Results will be published only for Controllers that have passed the Achilles Certification test. Failed test results will remain strictly between Wurldtech and the vendor or entity that submitted the Controller for testing.
An awareness and recognition program is being developed so asset owners, vendors and others in the community will understand what Achilles Certification means and what controllers have achieved Achilles Certification.
Early Feedback and Questions For You
We had a great opportunity to get some feedback on the Achilles Certification Program at PCSF. Here are a couple of points:
How to handle the situation where a protocol is not present or disabled?
For example, some controllers may not support ARP which is in the Level 1 Certification. Our initial plan was to put a N/A with an explanation that N/A means the protocol was not present. The ARP tests still would be run, but there is no protocol to test.
A more interesting case is in the management protocols. As an example, let’s say a controller supported ftp, http and telnet. However the vendor decided their http implementation was weak or turned off by default. This is a case where N/A could be misleading. So we are looking to differentiate between protocol not present in the controller and protocol present in the controller but disabled in the test configuration.

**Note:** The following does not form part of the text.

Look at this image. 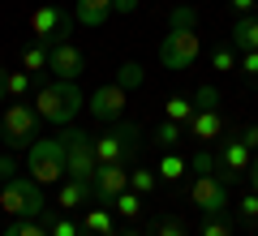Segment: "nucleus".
<instances>
[{"mask_svg":"<svg viewBox=\"0 0 258 236\" xmlns=\"http://www.w3.org/2000/svg\"><path fill=\"white\" fill-rule=\"evenodd\" d=\"M142 146V129L138 125H112L108 133L95 137V159L99 164H129Z\"/></svg>","mask_w":258,"mask_h":236,"instance_id":"nucleus-7","label":"nucleus"},{"mask_svg":"<svg viewBox=\"0 0 258 236\" xmlns=\"http://www.w3.org/2000/svg\"><path fill=\"white\" fill-rule=\"evenodd\" d=\"M194 116V99L189 95H172V99L164 103V120H176V125H189Z\"/></svg>","mask_w":258,"mask_h":236,"instance_id":"nucleus-20","label":"nucleus"},{"mask_svg":"<svg viewBox=\"0 0 258 236\" xmlns=\"http://www.w3.org/2000/svg\"><path fill=\"white\" fill-rule=\"evenodd\" d=\"M185 133H189L198 146L220 142V137H224V116H220V108H198V112L189 116V129H185Z\"/></svg>","mask_w":258,"mask_h":236,"instance_id":"nucleus-14","label":"nucleus"},{"mask_svg":"<svg viewBox=\"0 0 258 236\" xmlns=\"http://www.w3.org/2000/svg\"><path fill=\"white\" fill-rule=\"evenodd\" d=\"M0 236H47V223L43 219H13Z\"/></svg>","mask_w":258,"mask_h":236,"instance_id":"nucleus-27","label":"nucleus"},{"mask_svg":"<svg viewBox=\"0 0 258 236\" xmlns=\"http://www.w3.org/2000/svg\"><path fill=\"white\" fill-rule=\"evenodd\" d=\"M26 91H30V73L9 69V77H5V99H26Z\"/></svg>","mask_w":258,"mask_h":236,"instance_id":"nucleus-26","label":"nucleus"},{"mask_svg":"<svg viewBox=\"0 0 258 236\" xmlns=\"http://www.w3.org/2000/svg\"><path fill=\"white\" fill-rule=\"evenodd\" d=\"M112 210H116L120 219H138L142 215V193H134V189L116 193V198H112Z\"/></svg>","mask_w":258,"mask_h":236,"instance_id":"nucleus-21","label":"nucleus"},{"mask_svg":"<svg viewBox=\"0 0 258 236\" xmlns=\"http://www.w3.org/2000/svg\"><path fill=\"white\" fill-rule=\"evenodd\" d=\"M237 69L245 73L249 82H258V52H241V60H237Z\"/></svg>","mask_w":258,"mask_h":236,"instance_id":"nucleus-35","label":"nucleus"},{"mask_svg":"<svg viewBox=\"0 0 258 236\" xmlns=\"http://www.w3.org/2000/svg\"><path fill=\"white\" fill-rule=\"evenodd\" d=\"M237 137L249 146V150H258V125H245V129H237Z\"/></svg>","mask_w":258,"mask_h":236,"instance_id":"nucleus-37","label":"nucleus"},{"mask_svg":"<svg viewBox=\"0 0 258 236\" xmlns=\"http://www.w3.org/2000/svg\"><path fill=\"white\" fill-rule=\"evenodd\" d=\"M185 168H189V164H185V159H181L176 150H164V159H159V168H155V172L164 176L168 185H172V181H181V176H185Z\"/></svg>","mask_w":258,"mask_h":236,"instance_id":"nucleus-23","label":"nucleus"},{"mask_svg":"<svg viewBox=\"0 0 258 236\" xmlns=\"http://www.w3.org/2000/svg\"><path fill=\"white\" fill-rule=\"evenodd\" d=\"M47 69H52L60 82H78V77L86 73V56L64 39V43H52V52H47Z\"/></svg>","mask_w":258,"mask_h":236,"instance_id":"nucleus-11","label":"nucleus"},{"mask_svg":"<svg viewBox=\"0 0 258 236\" xmlns=\"http://www.w3.org/2000/svg\"><path fill=\"white\" fill-rule=\"evenodd\" d=\"M26 172L39 185H60L64 181V146L60 137H35L26 150Z\"/></svg>","mask_w":258,"mask_h":236,"instance_id":"nucleus-5","label":"nucleus"},{"mask_svg":"<svg viewBox=\"0 0 258 236\" xmlns=\"http://www.w3.org/2000/svg\"><path fill=\"white\" fill-rule=\"evenodd\" d=\"M155 236H189V227H185V219H176V215H164L155 223Z\"/></svg>","mask_w":258,"mask_h":236,"instance_id":"nucleus-31","label":"nucleus"},{"mask_svg":"<svg viewBox=\"0 0 258 236\" xmlns=\"http://www.w3.org/2000/svg\"><path fill=\"white\" fill-rule=\"evenodd\" d=\"M47 236H82V223H74V219H69V215L60 210V215H56L52 223H47Z\"/></svg>","mask_w":258,"mask_h":236,"instance_id":"nucleus-29","label":"nucleus"},{"mask_svg":"<svg viewBox=\"0 0 258 236\" xmlns=\"http://www.w3.org/2000/svg\"><path fill=\"white\" fill-rule=\"evenodd\" d=\"M254 5H258V0H232V9H237V13H254Z\"/></svg>","mask_w":258,"mask_h":236,"instance_id":"nucleus-39","label":"nucleus"},{"mask_svg":"<svg viewBox=\"0 0 258 236\" xmlns=\"http://www.w3.org/2000/svg\"><path fill=\"white\" fill-rule=\"evenodd\" d=\"M129 189V168L125 164H99L95 168V181H91V193L99 206H112V198L116 193Z\"/></svg>","mask_w":258,"mask_h":236,"instance_id":"nucleus-10","label":"nucleus"},{"mask_svg":"<svg viewBox=\"0 0 258 236\" xmlns=\"http://www.w3.org/2000/svg\"><path fill=\"white\" fill-rule=\"evenodd\" d=\"M0 185H5V181H0Z\"/></svg>","mask_w":258,"mask_h":236,"instance_id":"nucleus-44","label":"nucleus"},{"mask_svg":"<svg viewBox=\"0 0 258 236\" xmlns=\"http://www.w3.org/2000/svg\"><path fill=\"white\" fill-rule=\"evenodd\" d=\"M237 60H241V56H237V47H232V43H215L211 47V69L215 73H232V69H237Z\"/></svg>","mask_w":258,"mask_h":236,"instance_id":"nucleus-22","label":"nucleus"},{"mask_svg":"<svg viewBox=\"0 0 258 236\" xmlns=\"http://www.w3.org/2000/svg\"><path fill=\"white\" fill-rule=\"evenodd\" d=\"M82 91H78L74 82H47V86H39V95H35V112H39V120H47V125H56V129H64V125H74V116L82 112Z\"/></svg>","mask_w":258,"mask_h":236,"instance_id":"nucleus-1","label":"nucleus"},{"mask_svg":"<svg viewBox=\"0 0 258 236\" xmlns=\"http://www.w3.org/2000/svg\"><path fill=\"white\" fill-rule=\"evenodd\" d=\"M249 164H254V150H249L237 133H224V137H220V168H224V176L249 172Z\"/></svg>","mask_w":258,"mask_h":236,"instance_id":"nucleus-13","label":"nucleus"},{"mask_svg":"<svg viewBox=\"0 0 258 236\" xmlns=\"http://www.w3.org/2000/svg\"><path fill=\"white\" fill-rule=\"evenodd\" d=\"M189 202L203 210V215H224V210L232 206V189H228V181H224V172L194 176V185H189Z\"/></svg>","mask_w":258,"mask_h":236,"instance_id":"nucleus-8","label":"nucleus"},{"mask_svg":"<svg viewBox=\"0 0 258 236\" xmlns=\"http://www.w3.org/2000/svg\"><path fill=\"white\" fill-rule=\"evenodd\" d=\"M142 77H147V73H142V64H138V60H125V64L116 69V86H125V91L142 86Z\"/></svg>","mask_w":258,"mask_h":236,"instance_id":"nucleus-28","label":"nucleus"},{"mask_svg":"<svg viewBox=\"0 0 258 236\" xmlns=\"http://www.w3.org/2000/svg\"><path fill=\"white\" fill-rule=\"evenodd\" d=\"M60 146H64V176L91 185L95 181V168H99V159H95V137L82 133V129H74V125H64Z\"/></svg>","mask_w":258,"mask_h":236,"instance_id":"nucleus-3","label":"nucleus"},{"mask_svg":"<svg viewBox=\"0 0 258 236\" xmlns=\"http://www.w3.org/2000/svg\"><path fill=\"white\" fill-rule=\"evenodd\" d=\"M155 185H159L155 168H134V172H129V189L142 193V198H147V193H155Z\"/></svg>","mask_w":258,"mask_h":236,"instance_id":"nucleus-25","label":"nucleus"},{"mask_svg":"<svg viewBox=\"0 0 258 236\" xmlns=\"http://www.w3.org/2000/svg\"><path fill=\"white\" fill-rule=\"evenodd\" d=\"M0 137H5L13 150H30V142L39 137V112H35V103L13 99L9 108H5V116H0Z\"/></svg>","mask_w":258,"mask_h":236,"instance_id":"nucleus-6","label":"nucleus"},{"mask_svg":"<svg viewBox=\"0 0 258 236\" xmlns=\"http://www.w3.org/2000/svg\"><path fill=\"white\" fill-rule=\"evenodd\" d=\"M82 236H116V223H112V206H99V202H91V210H86V219H82Z\"/></svg>","mask_w":258,"mask_h":236,"instance_id":"nucleus-16","label":"nucleus"},{"mask_svg":"<svg viewBox=\"0 0 258 236\" xmlns=\"http://www.w3.org/2000/svg\"><path fill=\"white\" fill-rule=\"evenodd\" d=\"M181 142H185V129L176 125V120H159V129H155V146L159 150H176Z\"/></svg>","mask_w":258,"mask_h":236,"instance_id":"nucleus-19","label":"nucleus"},{"mask_svg":"<svg viewBox=\"0 0 258 236\" xmlns=\"http://www.w3.org/2000/svg\"><path fill=\"white\" fill-rule=\"evenodd\" d=\"M232 47H237V52H258V18L241 13V18L232 22Z\"/></svg>","mask_w":258,"mask_h":236,"instance_id":"nucleus-18","label":"nucleus"},{"mask_svg":"<svg viewBox=\"0 0 258 236\" xmlns=\"http://www.w3.org/2000/svg\"><path fill=\"white\" fill-rule=\"evenodd\" d=\"M237 210H241V223H258V193L249 189L245 198L237 202Z\"/></svg>","mask_w":258,"mask_h":236,"instance_id":"nucleus-32","label":"nucleus"},{"mask_svg":"<svg viewBox=\"0 0 258 236\" xmlns=\"http://www.w3.org/2000/svg\"><path fill=\"white\" fill-rule=\"evenodd\" d=\"M86 202H95L91 185L69 181V176H64V181H60V193H56V206H60V210H78V206H86Z\"/></svg>","mask_w":258,"mask_h":236,"instance_id":"nucleus-17","label":"nucleus"},{"mask_svg":"<svg viewBox=\"0 0 258 236\" xmlns=\"http://www.w3.org/2000/svg\"><path fill=\"white\" fill-rule=\"evenodd\" d=\"M189 172H194V176H207V172H215V159H211L207 150H198V154L189 159Z\"/></svg>","mask_w":258,"mask_h":236,"instance_id":"nucleus-34","label":"nucleus"},{"mask_svg":"<svg viewBox=\"0 0 258 236\" xmlns=\"http://www.w3.org/2000/svg\"><path fill=\"white\" fill-rule=\"evenodd\" d=\"M172 26H198V13L189 5H181V9H172Z\"/></svg>","mask_w":258,"mask_h":236,"instance_id":"nucleus-36","label":"nucleus"},{"mask_svg":"<svg viewBox=\"0 0 258 236\" xmlns=\"http://www.w3.org/2000/svg\"><path fill=\"white\" fill-rule=\"evenodd\" d=\"M112 18V0H78L74 5V22H82L86 30H99Z\"/></svg>","mask_w":258,"mask_h":236,"instance_id":"nucleus-15","label":"nucleus"},{"mask_svg":"<svg viewBox=\"0 0 258 236\" xmlns=\"http://www.w3.org/2000/svg\"><path fill=\"white\" fill-rule=\"evenodd\" d=\"M125 103H129V91H125V86H116V82H108V86H95V95H91L86 108L95 112V120H120Z\"/></svg>","mask_w":258,"mask_h":236,"instance_id":"nucleus-12","label":"nucleus"},{"mask_svg":"<svg viewBox=\"0 0 258 236\" xmlns=\"http://www.w3.org/2000/svg\"><path fill=\"white\" fill-rule=\"evenodd\" d=\"M254 18H258V5H254Z\"/></svg>","mask_w":258,"mask_h":236,"instance_id":"nucleus-43","label":"nucleus"},{"mask_svg":"<svg viewBox=\"0 0 258 236\" xmlns=\"http://www.w3.org/2000/svg\"><path fill=\"white\" fill-rule=\"evenodd\" d=\"M69 30H74V13H64L60 5H39L30 13V35H35V43H47V47L64 43Z\"/></svg>","mask_w":258,"mask_h":236,"instance_id":"nucleus-9","label":"nucleus"},{"mask_svg":"<svg viewBox=\"0 0 258 236\" xmlns=\"http://www.w3.org/2000/svg\"><path fill=\"white\" fill-rule=\"evenodd\" d=\"M138 5L142 0H112V13H125L129 18V13H138Z\"/></svg>","mask_w":258,"mask_h":236,"instance_id":"nucleus-38","label":"nucleus"},{"mask_svg":"<svg viewBox=\"0 0 258 236\" xmlns=\"http://www.w3.org/2000/svg\"><path fill=\"white\" fill-rule=\"evenodd\" d=\"M198 236H232V223L224 215H207V223L198 227Z\"/></svg>","mask_w":258,"mask_h":236,"instance_id":"nucleus-30","label":"nucleus"},{"mask_svg":"<svg viewBox=\"0 0 258 236\" xmlns=\"http://www.w3.org/2000/svg\"><path fill=\"white\" fill-rule=\"evenodd\" d=\"M198 56H203V35H198V26H172L164 35V43H159V60L172 73L198 64Z\"/></svg>","mask_w":258,"mask_h":236,"instance_id":"nucleus-4","label":"nucleus"},{"mask_svg":"<svg viewBox=\"0 0 258 236\" xmlns=\"http://www.w3.org/2000/svg\"><path fill=\"white\" fill-rule=\"evenodd\" d=\"M5 77H9V69H5V64H0V99H5Z\"/></svg>","mask_w":258,"mask_h":236,"instance_id":"nucleus-41","label":"nucleus"},{"mask_svg":"<svg viewBox=\"0 0 258 236\" xmlns=\"http://www.w3.org/2000/svg\"><path fill=\"white\" fill-rule=\"evenodd\" d=\"M245 176H249V189L258 193V159H254V164H249V172H245Z\"/></svg>","mask_w":258,"mask_h":236,"instance_id":"nucleus-40","label":"nucleus"},{"mask_svg":"<svg viewBox=\"0 0 258 236\" xmlns=\"http://www.w3.org/2000/svg\"><path fill=\"white\" fill-rule=\"evenodd\" d=\"M116 236H142V232H138V227H125V232H116Z\"/></svg>","mask_w":258,"mask_h":236,"instance_id":"nucleus-42","label":"nucleus"},{"mask_svg":"<svg viewBox=\"0 0 258 236\" xmlns=\"http://www.w3.org/2000/svg\"><path fill=\"white\" fill-rule=\"evenodd\" d=\"M0 210H5V215H13V219H43V210H47L43 185H39L30 172H26V176L13 172L9 181L0 185Z\"/></svg>","mask_w":258,"mask_h":236,"instance_id":"nucleus-2","label":"nucleus"},{"mask_svg":"<svg viewBox=\"0 0 258 236\" xmlns=\"http://www.w3.org/2000/svg\"><path fill=\"white\" fill-rule=\"evenodd\" d=\"M47 52H52L47 43H30V47H22V69H26V73L47 69Z\"/></svg>","mask_w":258,"mask_h":236,"instance_id":"nucleus-24","label":"nucleus"},{"mask_svg":"<svg viewBox=\"0 0 258 236\" xmlns=\"http://www.w3.org/2000/svg\"><path fill=\"white\" fill-rule=\"evenodd\" d=\"M189 99H194V112L198 108H215V103H220V91H215V86H198Z\"/></svg>","mask_w":258,"mask_h":236,"instance_id":"nucleus-33","label":"nucleus"}]
</instances>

Many of the asset owners requested that all protocols in the box be tested for certification, and this would be my recommendation to a vendor. In the end, it is the vendor’s decision on what is submitted for certification testing.
Possible Confusion with the + Control Protocol Certifications
A number of the attendees did not like the term Level 1 + Control Protocol such as Level 1 + Modbus TCP. They felt it might be misleading. A controller with Level 1 + Modbus/TCP and Vnet/IP (a proprietary protocol) would not necessarily be better than a controller certified as Level 1 + Modbus/TCP that did not support Vnet/IP.
From a pure linguistic viewpoint the + is accurate because it is Level 1 and additional tests. And we do want asset owners to look at the Achilles Certification and say we require Level 1 + the control protocols we use. That said, enough people have had the same comment so we are looking for alternative terms or presentation structure for the +.
Neither of the two issues above affect the testing. They affect the public presentation of the certification results, which is extremely important.
There are a number of areas we would like to get your feedback.
- Any suggestions on the two issues above.
- What protocols or other tests should be included in Level 2?
- Where should we focus the Achilles Certification awareness plan? What trade publications, industry or vendor events, etc.
- What would it take for you, as an asset owner, to include Achilles Certification in your next RFI or RFP?
You can comment on the blog for all to read or send comments directly to me at firstname.lastname@example.org.
The first Achilles Certified Controllers will be announced in May, and there will be controllers from multiple vendors in this first announcement.